• **Opdracht 1**: Wat is volgens de brontekst over het archief van het gezantschap in Belgrado de omvang van dat archief?
• **Opdracht 2**: Schrijf de brontekst over de geschiedenis van de Nederlands-Joegoslavische betrekkingen verder, aansluitend op de laatste zin.

• **Brontekst**:
-*-*-
Terug naar zoekresultaten

2.05.78 Inventaris van het archief van het Nederlandse Gezantschap in Joegoslavië te Belgrado, 1944-1954

Voer een zoekterm in
VorigeVolgende

Archief

Titel

2.05.78
Inventaris van het archief van het Nederlandse Gezantschap in Joegoslavië te Belgrado, 1944-1954

Auteur

J.P. de Haas, L. Geevers

Versie

26-11-2024

Copyright

Nationaal Archief, Den Haag
1975 cc0

Beschrijving van het archief

Naam archiefblok

Ministerie van Buitenlandse Zaken: Gezantschap in Joegoslavië te Belgrado
Gezantschap Joegoslavië

Periodisering

oudste stuk - jongste stuk: 1944-1954

Archiefbloknummer

Z21145

Omvang

454 inventarisnummer(s) 4,20 meter

Taal van het archiefmateriaal

Het merendeel der stukken is in het
Nederlands

Soort archiefmateriaal

Normale geschreven, getypte en gedrukte documenten, geen bijzondere handschriften.

Archiefdienst

Nationaal Archief

Locatie

Den Haag

Archiefvormers

Gezantschap in Joegoslavië

Samenvatting van de inhoud van het archief

Het archief omvat onder meer stukken van algemene aard zoals agenda's van brieven en telegrammen, stukken van bijzondere aard, zoals Vredescongres te Zagreb, personeelsdossiers, stukken betreffende juridische aangelegenheden, openbare orde, verkeer en vervoer, ontwikkelingshulp enz. Voorts stukken betreffende 19 bilaterale verdragen tussen Nederland en Joegoslavië uit de periode 1944-1954.

Archiefvorming

Geschiedenis van de archiefvormer
De Nederlands-Joegoslavische betrekkingen, 1944-1954
Diplomatieke betrekkingen, 1918-1938
Het Koninkrijk der Serven, Kroaten en Slovenen (vanaf 1929 Koninkrijk Joegoslavië genaamd) werd tijdens WO I geconcipieerd door de regering in ballingschap van Servië en het Kroatischgedomineerde Joegoslavisch comité, opgericht om de eenheid van de zuid-slavische staten te bevorderen. Na het tekenen van de vrede in 1918 kreeg het nieuwe koninkrijk vorm. De regering, aan het hoofd gestaan door de Servische vorst Peter I, zetelde in Belgrado.
-*-*-
• **Gegevensregels**:
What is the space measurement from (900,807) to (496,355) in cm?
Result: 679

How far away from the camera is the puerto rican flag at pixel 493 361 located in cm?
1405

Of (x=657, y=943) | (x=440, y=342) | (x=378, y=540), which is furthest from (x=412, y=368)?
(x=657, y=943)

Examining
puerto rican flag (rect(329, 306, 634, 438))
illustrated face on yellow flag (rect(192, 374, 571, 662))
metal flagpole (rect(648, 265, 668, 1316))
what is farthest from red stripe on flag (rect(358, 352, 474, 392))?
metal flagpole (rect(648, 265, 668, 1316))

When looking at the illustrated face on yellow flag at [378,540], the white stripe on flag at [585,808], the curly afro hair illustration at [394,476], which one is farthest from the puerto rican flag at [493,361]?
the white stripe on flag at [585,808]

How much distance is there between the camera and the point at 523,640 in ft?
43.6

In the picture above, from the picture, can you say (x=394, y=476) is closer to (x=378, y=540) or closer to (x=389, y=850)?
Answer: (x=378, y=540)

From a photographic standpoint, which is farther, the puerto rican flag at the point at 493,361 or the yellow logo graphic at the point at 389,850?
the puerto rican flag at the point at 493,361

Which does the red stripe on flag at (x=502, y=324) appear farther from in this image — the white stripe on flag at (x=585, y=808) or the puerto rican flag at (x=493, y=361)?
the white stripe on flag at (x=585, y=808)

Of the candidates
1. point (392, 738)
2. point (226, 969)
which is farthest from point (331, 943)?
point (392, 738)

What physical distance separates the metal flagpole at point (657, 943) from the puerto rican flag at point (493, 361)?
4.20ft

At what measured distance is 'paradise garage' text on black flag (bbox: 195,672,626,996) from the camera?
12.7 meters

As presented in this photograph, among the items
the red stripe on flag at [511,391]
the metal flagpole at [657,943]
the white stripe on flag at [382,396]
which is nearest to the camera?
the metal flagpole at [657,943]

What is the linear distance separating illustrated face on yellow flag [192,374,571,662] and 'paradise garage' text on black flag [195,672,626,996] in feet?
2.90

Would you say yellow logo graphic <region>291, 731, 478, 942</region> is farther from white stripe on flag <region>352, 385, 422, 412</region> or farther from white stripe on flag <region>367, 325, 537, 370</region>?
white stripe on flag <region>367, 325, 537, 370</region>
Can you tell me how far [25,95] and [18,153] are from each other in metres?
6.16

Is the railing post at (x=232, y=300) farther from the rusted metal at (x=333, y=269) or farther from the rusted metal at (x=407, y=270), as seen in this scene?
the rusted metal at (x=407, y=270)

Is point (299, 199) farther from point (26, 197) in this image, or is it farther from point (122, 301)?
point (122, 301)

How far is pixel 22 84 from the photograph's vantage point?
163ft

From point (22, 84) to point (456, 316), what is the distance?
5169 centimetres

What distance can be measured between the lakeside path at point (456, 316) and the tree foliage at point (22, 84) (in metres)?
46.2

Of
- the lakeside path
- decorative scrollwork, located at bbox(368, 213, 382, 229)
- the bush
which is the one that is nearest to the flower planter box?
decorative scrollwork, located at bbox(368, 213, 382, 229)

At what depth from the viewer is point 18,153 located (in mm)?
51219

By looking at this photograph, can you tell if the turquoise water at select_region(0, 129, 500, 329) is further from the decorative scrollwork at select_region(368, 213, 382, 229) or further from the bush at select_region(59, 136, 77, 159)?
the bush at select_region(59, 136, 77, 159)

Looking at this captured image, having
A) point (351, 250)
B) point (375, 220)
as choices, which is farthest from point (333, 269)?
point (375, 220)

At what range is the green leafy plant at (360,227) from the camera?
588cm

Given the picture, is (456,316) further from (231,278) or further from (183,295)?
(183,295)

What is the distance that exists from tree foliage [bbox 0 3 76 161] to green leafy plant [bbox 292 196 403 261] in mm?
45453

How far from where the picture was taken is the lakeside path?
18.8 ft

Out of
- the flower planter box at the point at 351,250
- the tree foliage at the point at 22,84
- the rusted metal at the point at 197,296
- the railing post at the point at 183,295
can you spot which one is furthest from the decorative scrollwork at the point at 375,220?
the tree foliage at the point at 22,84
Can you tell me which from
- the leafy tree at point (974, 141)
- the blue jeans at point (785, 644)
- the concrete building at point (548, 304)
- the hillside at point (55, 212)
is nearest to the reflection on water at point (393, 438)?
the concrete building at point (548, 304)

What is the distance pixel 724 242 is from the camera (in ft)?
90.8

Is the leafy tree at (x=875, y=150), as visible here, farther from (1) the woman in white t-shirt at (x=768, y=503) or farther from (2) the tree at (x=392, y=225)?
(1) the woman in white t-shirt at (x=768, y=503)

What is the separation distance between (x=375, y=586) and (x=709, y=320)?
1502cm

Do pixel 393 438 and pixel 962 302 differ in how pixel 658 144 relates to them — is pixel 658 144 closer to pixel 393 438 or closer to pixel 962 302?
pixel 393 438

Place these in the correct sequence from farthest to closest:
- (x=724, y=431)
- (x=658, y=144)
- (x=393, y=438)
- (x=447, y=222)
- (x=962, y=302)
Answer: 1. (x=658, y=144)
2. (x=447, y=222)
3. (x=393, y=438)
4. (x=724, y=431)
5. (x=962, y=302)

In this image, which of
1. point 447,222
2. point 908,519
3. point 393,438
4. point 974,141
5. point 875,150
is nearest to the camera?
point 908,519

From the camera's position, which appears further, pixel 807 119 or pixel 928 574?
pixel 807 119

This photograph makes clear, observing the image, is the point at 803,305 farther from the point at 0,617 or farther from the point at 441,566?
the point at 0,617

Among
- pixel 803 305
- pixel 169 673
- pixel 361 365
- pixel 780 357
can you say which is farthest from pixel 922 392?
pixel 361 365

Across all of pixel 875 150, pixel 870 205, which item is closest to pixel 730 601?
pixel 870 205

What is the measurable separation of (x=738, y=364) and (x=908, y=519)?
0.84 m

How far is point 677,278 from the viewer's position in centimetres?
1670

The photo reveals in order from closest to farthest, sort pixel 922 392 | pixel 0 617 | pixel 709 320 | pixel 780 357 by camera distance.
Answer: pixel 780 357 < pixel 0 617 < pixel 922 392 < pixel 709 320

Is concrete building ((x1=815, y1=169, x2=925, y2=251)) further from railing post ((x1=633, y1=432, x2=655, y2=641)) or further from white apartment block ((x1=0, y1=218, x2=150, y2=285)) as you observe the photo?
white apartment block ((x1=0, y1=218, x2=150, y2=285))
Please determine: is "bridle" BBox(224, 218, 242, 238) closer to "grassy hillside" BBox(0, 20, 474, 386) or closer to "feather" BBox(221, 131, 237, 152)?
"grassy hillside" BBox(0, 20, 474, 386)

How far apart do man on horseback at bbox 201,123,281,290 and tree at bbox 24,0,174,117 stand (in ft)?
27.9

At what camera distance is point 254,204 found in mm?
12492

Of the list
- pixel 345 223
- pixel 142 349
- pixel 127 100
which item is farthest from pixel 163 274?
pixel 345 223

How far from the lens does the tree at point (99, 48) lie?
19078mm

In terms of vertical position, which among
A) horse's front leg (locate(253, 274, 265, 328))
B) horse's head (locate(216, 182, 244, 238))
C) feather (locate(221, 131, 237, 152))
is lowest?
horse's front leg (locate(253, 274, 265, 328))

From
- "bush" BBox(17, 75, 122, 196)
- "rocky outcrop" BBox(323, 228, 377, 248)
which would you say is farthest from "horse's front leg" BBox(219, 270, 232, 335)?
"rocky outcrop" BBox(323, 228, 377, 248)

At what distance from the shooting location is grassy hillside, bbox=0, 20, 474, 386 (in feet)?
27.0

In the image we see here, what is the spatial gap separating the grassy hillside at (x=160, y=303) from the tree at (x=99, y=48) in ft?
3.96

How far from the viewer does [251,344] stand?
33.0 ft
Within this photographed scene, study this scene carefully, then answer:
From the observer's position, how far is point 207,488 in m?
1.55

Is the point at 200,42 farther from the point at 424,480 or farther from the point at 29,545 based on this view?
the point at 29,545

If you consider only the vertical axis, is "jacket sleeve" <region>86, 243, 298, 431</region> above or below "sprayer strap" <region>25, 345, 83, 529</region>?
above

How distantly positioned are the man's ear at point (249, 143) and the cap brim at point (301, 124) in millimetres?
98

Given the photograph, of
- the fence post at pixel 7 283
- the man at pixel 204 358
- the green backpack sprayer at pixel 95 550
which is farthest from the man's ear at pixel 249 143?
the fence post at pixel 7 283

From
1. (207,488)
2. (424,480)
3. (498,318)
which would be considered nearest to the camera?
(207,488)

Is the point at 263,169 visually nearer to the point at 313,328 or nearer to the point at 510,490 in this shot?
-*-*-
• **Antwoord 1**: 454 inventarisnummers, samen 4,20 meter.

• **Antwoord 2**:
Al voor de oprichting van het koninkrijk was Nederland in Belgrado diplomatiek vertegenwoordigd door de consul-generaal Rapaport, ressorterend onder de gezant in Boekarest. Deze werd echter door de nieuwe regering in Belgrado beschuldigd van anti-Servische en pro-Oostenrijkse sentimenten tijdens de oorlogsjaren. Voor de Nederlandse regering was dit in februari 1920 aanleiding om een zelfstandig gezantschap te vestigen in Belgrado, geleid door de heer G.D. Advocaat. Deel van de opdracht van de gezant was het conflict rond Rapaport te beslechten. Onderhandelingen met de Joegoslavische regering konden echter niet verhinderen dat de consul-generaal in 1920 verzocht werd het land te verlaten. Over deze beslissing, waar de Nederlandse regering niet officieel van op de hoogte werd gesteld, bleek niet meer gepraat te kunnen worden. Nederland verbrak hierop in 1920 de diplomatieke betrekkingen door de gezant in Belgrado terug te roepen en de Joegoslavische gezant in Den Haag te verzoeken het land te verlaten.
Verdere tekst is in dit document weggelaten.